The original Zoolander film is one of my guilty pleasures. I’m not normally a fan of these types of American comedies, but I found that the film had some very silly and funny moments which I could get behind. With the sequel out and about, it was time to see whether Zoolander 2 could live up to the moments of its predecessor.
The film opens up with the almost pornographic depiction of the violent death of Justin Bieber. The shots and editing go to great lengths to depict his death in almost fetishistic detail as he’s gunned down on the streets of Rome. Following a quick selfie; Bieber expires and the driving point of the main plot is introduced; attractive celebrities the world over are being assassinated.
At this point we catch up with the protagonists of the first film; Hansel (Owen Wilson) and Zoolander (Ben Stiller) have gone into self-imposed exile after the events of the first film. Following a horrific accident at the “Zoolander Centre for Kids who can’t Read Good and Wanna Learn to do Other Stuff Good too”, Zoolander’s wife dies and Hansel suffers a scar upon his once immaculate face. Alongside this; Zoolander’s son Derek Jr. is taken away by child services. Following a visit by Billy Zane, they’re both convinced individually to reprise their positions in the fashion world as male models in order to attempt a comeback. From there, they become embroiled in a mystery involving the highest level of the fashion industry and a significant number of the world’s celebrities.
The film’s narrative is largely a retread of the last film’s main plot points with the two protagonists bumbling their way through to solving and thwarting the evil scheme of the villains. Along the way, they’ll engage in comedic hijinks with an eclectic cast of celebrities to varying degrees of comedic success. The jokes of individual scenes feel less like cut-away sketches and instead come together in a fairly coherent narrative across the entire film. Nonetheless, there weren’t really any moments which particularly stuck out for me in terms of narrative and it was largely forgettable for me.

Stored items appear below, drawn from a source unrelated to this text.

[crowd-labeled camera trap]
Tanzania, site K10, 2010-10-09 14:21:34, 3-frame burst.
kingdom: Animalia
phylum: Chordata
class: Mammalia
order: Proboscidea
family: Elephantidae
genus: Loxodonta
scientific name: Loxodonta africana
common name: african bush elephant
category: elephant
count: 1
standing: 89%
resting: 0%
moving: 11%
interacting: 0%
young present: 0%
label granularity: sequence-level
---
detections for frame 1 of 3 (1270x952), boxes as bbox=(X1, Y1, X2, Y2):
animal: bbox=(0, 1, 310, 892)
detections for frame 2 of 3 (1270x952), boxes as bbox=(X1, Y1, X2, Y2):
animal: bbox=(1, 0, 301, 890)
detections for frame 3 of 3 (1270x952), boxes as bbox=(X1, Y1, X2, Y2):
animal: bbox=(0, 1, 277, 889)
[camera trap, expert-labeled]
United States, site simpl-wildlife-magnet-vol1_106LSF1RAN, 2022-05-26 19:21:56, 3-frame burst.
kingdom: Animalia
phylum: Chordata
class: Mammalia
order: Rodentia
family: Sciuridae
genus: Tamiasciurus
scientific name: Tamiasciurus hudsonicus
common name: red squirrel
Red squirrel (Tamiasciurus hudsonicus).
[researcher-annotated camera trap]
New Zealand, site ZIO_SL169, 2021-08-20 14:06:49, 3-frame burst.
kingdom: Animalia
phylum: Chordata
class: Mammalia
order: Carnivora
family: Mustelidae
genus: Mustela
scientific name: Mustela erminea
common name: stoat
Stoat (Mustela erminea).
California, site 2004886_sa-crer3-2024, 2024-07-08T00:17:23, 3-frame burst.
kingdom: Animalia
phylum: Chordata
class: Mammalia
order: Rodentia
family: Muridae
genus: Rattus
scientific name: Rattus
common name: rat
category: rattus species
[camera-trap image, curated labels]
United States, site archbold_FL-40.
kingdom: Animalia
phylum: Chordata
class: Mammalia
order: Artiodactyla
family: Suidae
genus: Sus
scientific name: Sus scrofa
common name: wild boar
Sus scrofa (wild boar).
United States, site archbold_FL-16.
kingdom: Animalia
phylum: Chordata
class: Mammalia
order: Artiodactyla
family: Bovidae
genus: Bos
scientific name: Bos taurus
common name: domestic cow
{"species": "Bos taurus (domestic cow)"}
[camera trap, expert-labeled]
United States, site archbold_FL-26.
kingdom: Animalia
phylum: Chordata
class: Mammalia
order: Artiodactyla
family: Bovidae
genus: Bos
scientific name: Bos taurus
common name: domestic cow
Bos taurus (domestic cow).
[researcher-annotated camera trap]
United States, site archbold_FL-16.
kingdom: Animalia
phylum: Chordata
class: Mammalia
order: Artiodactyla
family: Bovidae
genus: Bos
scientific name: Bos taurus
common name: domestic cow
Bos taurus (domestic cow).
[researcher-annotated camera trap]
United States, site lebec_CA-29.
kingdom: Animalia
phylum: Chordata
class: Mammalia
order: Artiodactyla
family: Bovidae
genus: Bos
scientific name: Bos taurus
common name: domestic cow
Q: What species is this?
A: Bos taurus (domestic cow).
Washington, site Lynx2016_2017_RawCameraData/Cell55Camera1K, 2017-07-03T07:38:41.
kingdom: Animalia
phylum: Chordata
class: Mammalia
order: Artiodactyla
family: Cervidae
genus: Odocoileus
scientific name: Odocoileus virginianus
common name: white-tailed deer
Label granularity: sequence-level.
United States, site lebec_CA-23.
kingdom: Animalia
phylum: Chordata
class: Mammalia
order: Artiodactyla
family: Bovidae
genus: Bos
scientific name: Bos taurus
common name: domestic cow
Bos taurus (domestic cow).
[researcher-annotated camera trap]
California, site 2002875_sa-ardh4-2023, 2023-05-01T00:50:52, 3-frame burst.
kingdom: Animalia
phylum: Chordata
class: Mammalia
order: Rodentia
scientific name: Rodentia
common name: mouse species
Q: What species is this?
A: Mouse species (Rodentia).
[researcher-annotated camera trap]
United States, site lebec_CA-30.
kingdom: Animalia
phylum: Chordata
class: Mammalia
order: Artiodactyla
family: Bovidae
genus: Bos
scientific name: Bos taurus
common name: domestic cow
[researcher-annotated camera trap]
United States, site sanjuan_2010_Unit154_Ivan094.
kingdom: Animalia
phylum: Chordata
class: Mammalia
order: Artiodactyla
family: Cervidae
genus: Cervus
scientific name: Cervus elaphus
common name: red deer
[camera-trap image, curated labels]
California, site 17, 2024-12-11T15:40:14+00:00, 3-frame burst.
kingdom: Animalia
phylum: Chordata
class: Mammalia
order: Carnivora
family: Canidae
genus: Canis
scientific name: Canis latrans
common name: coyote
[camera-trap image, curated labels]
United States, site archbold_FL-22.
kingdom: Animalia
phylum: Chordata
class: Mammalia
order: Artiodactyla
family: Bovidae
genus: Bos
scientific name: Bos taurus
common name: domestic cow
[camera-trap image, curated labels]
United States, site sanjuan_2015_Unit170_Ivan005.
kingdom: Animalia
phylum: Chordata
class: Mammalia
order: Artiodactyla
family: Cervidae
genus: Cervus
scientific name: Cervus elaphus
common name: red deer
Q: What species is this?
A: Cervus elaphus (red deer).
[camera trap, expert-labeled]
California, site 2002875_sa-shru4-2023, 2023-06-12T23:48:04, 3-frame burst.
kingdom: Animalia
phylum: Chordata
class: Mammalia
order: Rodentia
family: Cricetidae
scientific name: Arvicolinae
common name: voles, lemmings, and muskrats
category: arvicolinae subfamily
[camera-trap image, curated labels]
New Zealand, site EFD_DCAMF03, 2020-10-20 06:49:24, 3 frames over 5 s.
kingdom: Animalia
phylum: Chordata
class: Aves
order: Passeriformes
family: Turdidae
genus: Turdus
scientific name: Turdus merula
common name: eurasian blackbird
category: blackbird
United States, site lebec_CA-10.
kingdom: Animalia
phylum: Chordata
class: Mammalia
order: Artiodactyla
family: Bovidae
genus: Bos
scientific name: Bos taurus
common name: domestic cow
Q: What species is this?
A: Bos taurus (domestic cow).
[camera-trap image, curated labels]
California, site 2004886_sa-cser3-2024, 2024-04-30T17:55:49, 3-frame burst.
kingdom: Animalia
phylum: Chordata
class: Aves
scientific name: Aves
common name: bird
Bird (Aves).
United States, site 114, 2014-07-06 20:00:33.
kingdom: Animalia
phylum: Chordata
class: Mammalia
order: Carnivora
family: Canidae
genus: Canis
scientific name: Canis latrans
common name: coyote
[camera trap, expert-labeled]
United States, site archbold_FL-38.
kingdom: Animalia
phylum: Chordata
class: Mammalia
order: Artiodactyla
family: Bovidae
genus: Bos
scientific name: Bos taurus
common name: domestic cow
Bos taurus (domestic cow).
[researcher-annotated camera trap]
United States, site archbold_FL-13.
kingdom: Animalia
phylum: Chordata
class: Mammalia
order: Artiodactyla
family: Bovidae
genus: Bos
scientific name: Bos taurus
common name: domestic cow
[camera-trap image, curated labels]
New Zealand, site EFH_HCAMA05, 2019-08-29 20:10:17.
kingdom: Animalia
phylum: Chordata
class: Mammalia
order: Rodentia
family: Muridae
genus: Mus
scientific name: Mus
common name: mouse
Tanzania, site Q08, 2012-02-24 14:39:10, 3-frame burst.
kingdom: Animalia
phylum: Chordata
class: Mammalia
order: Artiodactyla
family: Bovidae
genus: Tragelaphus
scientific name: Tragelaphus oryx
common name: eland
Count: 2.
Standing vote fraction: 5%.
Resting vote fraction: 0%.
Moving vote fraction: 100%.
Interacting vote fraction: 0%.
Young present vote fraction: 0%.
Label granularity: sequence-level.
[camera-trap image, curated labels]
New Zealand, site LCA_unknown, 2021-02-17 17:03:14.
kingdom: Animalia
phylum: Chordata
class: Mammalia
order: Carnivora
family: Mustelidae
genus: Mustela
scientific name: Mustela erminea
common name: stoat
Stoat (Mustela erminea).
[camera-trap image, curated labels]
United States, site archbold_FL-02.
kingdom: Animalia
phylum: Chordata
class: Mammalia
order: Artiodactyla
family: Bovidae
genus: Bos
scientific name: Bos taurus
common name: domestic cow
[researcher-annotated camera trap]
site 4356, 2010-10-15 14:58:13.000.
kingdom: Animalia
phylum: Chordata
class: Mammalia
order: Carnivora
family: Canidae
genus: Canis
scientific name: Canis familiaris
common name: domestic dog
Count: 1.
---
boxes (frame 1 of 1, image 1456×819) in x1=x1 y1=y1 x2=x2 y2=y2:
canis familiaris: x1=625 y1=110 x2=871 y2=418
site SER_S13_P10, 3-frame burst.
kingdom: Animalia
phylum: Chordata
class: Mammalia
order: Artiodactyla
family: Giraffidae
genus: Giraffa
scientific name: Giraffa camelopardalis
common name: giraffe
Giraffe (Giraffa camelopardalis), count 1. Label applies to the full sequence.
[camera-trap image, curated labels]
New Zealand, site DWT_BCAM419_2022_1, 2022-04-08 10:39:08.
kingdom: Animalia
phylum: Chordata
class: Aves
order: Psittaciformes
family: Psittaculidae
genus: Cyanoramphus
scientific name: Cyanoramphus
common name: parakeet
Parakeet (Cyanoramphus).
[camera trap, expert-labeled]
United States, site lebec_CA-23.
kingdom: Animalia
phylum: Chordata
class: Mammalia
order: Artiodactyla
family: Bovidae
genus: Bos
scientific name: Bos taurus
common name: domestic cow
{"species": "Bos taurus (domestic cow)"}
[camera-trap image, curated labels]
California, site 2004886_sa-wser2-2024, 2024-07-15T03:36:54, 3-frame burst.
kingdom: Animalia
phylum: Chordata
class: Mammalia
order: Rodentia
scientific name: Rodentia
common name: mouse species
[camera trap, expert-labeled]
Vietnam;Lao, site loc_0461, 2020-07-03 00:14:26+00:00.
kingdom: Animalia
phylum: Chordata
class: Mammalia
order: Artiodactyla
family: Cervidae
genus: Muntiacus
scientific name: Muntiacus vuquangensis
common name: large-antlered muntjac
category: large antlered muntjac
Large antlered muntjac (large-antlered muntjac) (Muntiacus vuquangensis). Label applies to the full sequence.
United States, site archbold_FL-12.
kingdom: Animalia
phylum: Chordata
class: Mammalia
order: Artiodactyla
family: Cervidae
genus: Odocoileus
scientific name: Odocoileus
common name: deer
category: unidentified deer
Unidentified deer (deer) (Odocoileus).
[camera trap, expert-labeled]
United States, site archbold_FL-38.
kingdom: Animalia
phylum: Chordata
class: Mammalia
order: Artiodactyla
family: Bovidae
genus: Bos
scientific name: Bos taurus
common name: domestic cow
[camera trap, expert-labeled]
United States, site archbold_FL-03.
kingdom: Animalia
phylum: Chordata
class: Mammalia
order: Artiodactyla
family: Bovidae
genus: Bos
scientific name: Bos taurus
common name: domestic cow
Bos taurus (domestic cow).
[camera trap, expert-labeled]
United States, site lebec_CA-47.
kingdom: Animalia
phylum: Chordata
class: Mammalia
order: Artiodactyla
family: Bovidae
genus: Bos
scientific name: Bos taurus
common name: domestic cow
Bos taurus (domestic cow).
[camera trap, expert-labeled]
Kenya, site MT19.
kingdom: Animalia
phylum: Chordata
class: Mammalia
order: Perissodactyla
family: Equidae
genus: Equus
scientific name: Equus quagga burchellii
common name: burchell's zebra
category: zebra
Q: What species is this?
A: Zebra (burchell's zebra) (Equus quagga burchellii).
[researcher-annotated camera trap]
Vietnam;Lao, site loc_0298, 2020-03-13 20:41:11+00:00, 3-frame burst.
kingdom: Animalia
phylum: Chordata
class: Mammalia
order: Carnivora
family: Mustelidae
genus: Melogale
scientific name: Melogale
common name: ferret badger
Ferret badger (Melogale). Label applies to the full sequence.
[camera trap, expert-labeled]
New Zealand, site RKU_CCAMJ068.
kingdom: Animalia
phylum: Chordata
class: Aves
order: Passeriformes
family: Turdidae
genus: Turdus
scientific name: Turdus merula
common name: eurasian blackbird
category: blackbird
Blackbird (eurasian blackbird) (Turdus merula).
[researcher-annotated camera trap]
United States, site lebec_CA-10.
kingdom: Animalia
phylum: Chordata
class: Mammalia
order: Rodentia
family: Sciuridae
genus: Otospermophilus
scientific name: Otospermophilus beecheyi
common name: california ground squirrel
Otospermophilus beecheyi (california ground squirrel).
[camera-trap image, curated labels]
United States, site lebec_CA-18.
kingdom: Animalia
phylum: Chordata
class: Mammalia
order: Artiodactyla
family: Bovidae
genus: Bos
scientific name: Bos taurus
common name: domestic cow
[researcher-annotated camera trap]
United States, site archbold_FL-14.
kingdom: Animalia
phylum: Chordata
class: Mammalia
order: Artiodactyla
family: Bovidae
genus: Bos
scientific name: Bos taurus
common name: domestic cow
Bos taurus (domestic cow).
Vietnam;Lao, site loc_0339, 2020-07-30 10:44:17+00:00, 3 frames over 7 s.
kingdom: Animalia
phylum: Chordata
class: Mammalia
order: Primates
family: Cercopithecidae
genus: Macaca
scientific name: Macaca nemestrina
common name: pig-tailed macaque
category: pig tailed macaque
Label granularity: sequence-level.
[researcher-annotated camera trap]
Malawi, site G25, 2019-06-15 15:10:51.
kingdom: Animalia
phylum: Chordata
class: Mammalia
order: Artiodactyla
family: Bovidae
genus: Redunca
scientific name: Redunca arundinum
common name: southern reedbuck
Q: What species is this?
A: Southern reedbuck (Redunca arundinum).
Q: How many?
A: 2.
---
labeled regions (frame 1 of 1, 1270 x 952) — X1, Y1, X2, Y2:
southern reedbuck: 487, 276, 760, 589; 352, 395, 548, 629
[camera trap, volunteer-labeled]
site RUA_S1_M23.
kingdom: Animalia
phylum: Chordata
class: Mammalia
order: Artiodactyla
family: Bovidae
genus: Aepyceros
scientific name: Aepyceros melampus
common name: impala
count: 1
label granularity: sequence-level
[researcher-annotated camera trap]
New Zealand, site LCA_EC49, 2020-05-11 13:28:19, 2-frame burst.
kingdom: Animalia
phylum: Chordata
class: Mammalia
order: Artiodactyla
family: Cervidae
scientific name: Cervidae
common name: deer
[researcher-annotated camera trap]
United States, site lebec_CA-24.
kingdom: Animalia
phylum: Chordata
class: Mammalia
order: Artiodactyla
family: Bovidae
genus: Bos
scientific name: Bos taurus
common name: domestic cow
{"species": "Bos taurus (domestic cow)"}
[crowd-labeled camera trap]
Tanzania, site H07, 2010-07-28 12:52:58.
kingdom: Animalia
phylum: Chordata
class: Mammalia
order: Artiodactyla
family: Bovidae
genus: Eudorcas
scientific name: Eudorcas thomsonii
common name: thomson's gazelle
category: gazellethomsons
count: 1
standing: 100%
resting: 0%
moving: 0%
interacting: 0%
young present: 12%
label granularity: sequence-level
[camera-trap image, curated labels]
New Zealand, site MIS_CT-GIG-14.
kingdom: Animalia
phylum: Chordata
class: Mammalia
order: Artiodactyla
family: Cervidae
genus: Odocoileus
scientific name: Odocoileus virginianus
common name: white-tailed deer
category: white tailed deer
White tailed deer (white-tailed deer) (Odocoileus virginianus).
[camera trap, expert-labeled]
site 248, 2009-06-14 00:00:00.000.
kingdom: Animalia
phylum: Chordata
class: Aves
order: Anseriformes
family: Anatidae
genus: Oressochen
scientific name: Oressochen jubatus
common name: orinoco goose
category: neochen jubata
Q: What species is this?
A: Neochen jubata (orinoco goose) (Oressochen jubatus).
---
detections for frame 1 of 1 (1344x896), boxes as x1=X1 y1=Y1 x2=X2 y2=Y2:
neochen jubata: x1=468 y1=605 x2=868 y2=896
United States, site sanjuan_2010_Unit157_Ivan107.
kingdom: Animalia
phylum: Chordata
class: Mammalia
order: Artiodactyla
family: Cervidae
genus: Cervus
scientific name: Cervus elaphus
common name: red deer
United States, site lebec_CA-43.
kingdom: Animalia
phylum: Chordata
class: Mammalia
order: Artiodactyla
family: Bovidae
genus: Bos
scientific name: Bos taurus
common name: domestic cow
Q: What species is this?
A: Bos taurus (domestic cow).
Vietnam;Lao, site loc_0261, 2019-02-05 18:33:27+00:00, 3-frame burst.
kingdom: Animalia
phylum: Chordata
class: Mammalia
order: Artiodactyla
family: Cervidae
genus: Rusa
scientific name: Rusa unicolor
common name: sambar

Stiller and Wilson do a good turn in their performances of Zoolander and Hansel respectively. My main problem with the original Zoolander was the obnoxious stupidity of the protagonist characters. In this sequel, I feel that this has been lessened and although they’re both still as dense as bricks… they’re not completely incompetent when navigating the world. This might be a side-effect of the fact that the world that they inhabit has in turn become a lot more zany and nonsensical, which allows them to play their jokes a bit straighter. My favourite running joke in the film is that Hansel is in a committed long-term relationship with an orgy group composed of members including a Maori warrior, a chimney sweep, and Kiefer Sutherland… who are all also pregnant. Penelope Cruz puts in a good performance as Melanie Valentina, a member of Interpol’s fashion police, and lands the punchline of a couple of jokes here and there… the lion’s share went to Stiller and Wilson however.
Will Ferrell returns as Jacobim Mugatu, the villain from the original film, and Kristen Wiig as Alexanya Atoz do well as the antagonists. Wiig gives an excellent performance as a heavily botoxed, eccentric, and indeterminately Eastern-European fashion designer. Ferrell brings a more manic and over-the-top Mugatu to match the more over-the-top world that the film presents. Both their performances are strong, but for whatever reason I felt that Ferrell landed more of the gags allotted to him.
Most productions relying on a celebrity supporting cast can be hit and miss when it comes to the cameo appearances. I feel that the jokes each of these celebrities had to play with varied widely in both quality and the respective ability of the performer to hit the punchlines. Overall, in this instance, I felt that there were more hits than misses and there were a couple of cameos which did make me laugh out loud. Although there are a couple of zingers which might bring back a chuckle when remember them… there isn’t anything quite as quotable as some of the dialogue from the original Zoolander.
One cause for concern for me going in was the portrayal of trans individuals as seen by trailers showcasing Benedict Cumberbatch’s role as ‘All’. The trailers paint a rather egregious picture of the interaction between the protagonists and All but I can now report that there was more to that dialogue than was shown to us which very much changed the tone. Unfortunately, trans individuals still become the butt of a joke. If this was a point of concern for you, you’re probably best off to give this film a miss.
Visuals & Audio
The direction and visual design throughout the film is largely solid but doesn’t feel particularly inspired. The film attempts to deliver its kicks more through the dialogue and performance of its actors rather than through any particularly humorous visuals. There are a couple of sight gags here and there with special effects but as I’m not particularly a fan of slapstick; I didn’t get as much of a kick out of them. The costume design is quite vibrant and eccentric to parody the more out-there designs of high concept fashion.
The Audio is similarly solid but ultimately doesn’t leave a lasting impression. The orchestral score does its job of punctuating the action but doesn’t force its way into your conscious attention all that much. There were a couple of pop songs which had an interesting placement in the scene but ultimately didn’t stand out.
This film evoked conflicting opinions within me. It has elements which are an improvement from the original Zoolander, and the zany humour present in the story does appeal to me more… but there aren’t as many quotable moments which will stick with you this time around. The celebrity cameos throughout are generally used quite well with almost everyone pulling off a quick joke with their limited screen time. The visuals and audio largely pull through on supporting the film’s story beats but are largely unremarkable otherwise. It was a film which I enjoyed, for the time that I spent watching it, but it is not one which I consider particularly memorable or worth endeavouring to see again. If you’re a fan of the original film and its style of humour, you’ll probably enjoy this film as well. If you aren’t, then I don’t believe you’ll be missing out on much.